What is the age of the Earth is time does not exist?

Robert asked:

What is the age of the Earth if time does not exist?

Answer by Geoffrey Klempner

This is a nice question, which illustrates the difference between a metaphysical proposition and an empirical or mundane claim.

If it is a metaphysical truth that time does not exist, or is ‘unreal’ as McTaggart argued in The Nature of Existence (1921-7), then there is no past or future, nothing is young or old, time does not pass. Does that mean that everything remains the same? No, because ‘remaining the same’ itself implies temporal distinctions. The houses outside my window remain the same while the clouds move.

A similar point could be made about the size of the Earth if matter and the physical universe do not exist, as Berkeley claimed in his philosophy of immaterialism. From a metaphysical standpoint, there are no ‘material’ objects. All reality exists as ideas in the mind of God. Yet the world of our experience exhibits differences of physical size and mass ‘as if’ there were material things.

Even for a McTaggart, there are mundane or empirical truths which are unaffected by one’s metaphysical theory. ‘It’s now time for tea,’ as the tea lady knocks on the door of the philosopher’s study and McTaggart takes a break from writing his great metaphysical treatise. In these terms, the Earth has an age whether metaphysically time is real or not.

In the heyday of Oxford philosophy, this double stance was regarded with great suspicion. J.L. Austin put the point succinctly in the context of theories of perception: ‘There’s the bit where you say it and the bit where you take it back’ (Sense and Sensibilia, 1962).

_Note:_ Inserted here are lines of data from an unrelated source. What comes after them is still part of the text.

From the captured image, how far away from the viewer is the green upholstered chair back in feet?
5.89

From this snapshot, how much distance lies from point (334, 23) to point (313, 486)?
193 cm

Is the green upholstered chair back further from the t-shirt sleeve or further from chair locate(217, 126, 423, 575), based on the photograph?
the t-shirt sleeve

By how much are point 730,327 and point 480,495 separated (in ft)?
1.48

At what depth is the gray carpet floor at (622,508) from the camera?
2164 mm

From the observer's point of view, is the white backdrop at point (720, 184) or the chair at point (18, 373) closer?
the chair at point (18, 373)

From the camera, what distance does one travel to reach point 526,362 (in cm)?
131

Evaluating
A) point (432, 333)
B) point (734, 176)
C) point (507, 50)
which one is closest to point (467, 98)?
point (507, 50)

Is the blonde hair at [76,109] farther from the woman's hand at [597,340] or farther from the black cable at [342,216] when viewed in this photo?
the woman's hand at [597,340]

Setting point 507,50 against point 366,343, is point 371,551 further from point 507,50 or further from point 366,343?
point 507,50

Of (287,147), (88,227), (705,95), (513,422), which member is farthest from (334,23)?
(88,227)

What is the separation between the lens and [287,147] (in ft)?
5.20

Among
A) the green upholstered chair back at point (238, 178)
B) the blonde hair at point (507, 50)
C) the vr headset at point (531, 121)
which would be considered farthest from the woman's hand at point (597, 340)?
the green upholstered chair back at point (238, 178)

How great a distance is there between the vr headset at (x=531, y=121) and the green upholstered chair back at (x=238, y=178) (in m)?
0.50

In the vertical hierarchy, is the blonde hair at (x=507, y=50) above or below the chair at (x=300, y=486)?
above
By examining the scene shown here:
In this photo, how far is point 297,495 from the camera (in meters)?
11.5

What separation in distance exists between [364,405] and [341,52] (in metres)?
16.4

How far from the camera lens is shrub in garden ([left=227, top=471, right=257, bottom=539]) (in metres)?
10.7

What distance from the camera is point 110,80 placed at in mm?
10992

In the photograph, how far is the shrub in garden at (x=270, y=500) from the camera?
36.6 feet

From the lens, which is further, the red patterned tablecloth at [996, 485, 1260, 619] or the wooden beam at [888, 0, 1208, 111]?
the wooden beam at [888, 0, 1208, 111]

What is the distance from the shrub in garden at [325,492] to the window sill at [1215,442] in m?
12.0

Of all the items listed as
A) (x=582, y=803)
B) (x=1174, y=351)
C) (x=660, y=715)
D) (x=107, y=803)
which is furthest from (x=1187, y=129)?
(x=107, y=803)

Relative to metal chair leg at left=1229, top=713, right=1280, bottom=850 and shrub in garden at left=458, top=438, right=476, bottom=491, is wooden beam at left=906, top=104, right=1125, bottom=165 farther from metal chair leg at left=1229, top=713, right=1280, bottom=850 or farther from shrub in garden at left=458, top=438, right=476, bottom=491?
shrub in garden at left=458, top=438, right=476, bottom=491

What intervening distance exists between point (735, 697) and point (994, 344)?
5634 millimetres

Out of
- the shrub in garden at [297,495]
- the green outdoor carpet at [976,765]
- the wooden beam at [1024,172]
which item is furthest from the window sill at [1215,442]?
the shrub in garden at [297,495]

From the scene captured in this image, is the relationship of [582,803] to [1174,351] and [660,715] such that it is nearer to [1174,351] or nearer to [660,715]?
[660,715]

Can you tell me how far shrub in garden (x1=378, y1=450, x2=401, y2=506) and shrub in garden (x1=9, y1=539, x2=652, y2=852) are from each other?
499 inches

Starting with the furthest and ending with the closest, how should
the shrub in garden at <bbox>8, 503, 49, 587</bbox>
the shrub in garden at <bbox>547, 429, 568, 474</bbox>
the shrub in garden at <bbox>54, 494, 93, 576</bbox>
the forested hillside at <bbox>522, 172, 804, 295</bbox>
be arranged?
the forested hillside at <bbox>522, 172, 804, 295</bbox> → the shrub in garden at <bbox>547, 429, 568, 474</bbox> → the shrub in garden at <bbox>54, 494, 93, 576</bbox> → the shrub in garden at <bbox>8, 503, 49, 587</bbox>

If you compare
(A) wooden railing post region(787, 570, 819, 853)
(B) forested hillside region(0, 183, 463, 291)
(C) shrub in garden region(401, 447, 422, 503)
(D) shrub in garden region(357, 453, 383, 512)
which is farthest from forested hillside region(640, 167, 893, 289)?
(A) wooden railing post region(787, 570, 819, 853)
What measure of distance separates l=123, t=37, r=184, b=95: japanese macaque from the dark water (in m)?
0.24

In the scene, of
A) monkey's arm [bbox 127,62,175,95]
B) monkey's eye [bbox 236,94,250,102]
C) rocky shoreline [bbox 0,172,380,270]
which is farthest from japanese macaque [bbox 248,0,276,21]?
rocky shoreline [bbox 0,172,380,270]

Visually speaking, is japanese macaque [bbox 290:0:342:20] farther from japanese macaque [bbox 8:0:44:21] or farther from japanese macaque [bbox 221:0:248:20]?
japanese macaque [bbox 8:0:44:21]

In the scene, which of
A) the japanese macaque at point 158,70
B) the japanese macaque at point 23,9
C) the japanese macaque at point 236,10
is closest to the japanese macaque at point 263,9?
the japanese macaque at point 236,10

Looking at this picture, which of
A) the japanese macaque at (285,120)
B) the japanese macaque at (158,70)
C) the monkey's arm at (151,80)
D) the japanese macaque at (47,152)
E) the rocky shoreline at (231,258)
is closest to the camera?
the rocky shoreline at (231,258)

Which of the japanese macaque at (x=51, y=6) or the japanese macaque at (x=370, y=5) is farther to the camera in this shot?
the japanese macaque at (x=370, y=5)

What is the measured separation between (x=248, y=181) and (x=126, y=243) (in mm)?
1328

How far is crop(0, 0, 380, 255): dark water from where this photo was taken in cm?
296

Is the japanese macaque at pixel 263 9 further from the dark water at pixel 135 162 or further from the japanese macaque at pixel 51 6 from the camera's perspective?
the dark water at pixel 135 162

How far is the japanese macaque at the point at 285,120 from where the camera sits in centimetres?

Would Austin similarly complain that my desk top is solid wood but also from the point of view of fundamental physics mostly empty space? It seems a perfectly reasonable thing to say. Depending on one’s interests — which include theoretical interests from physics, or metaphysics, or some other way of describing the world — the properties we attribute to things vary. The very meanings of the words we use vary. I don’t have a problem with that.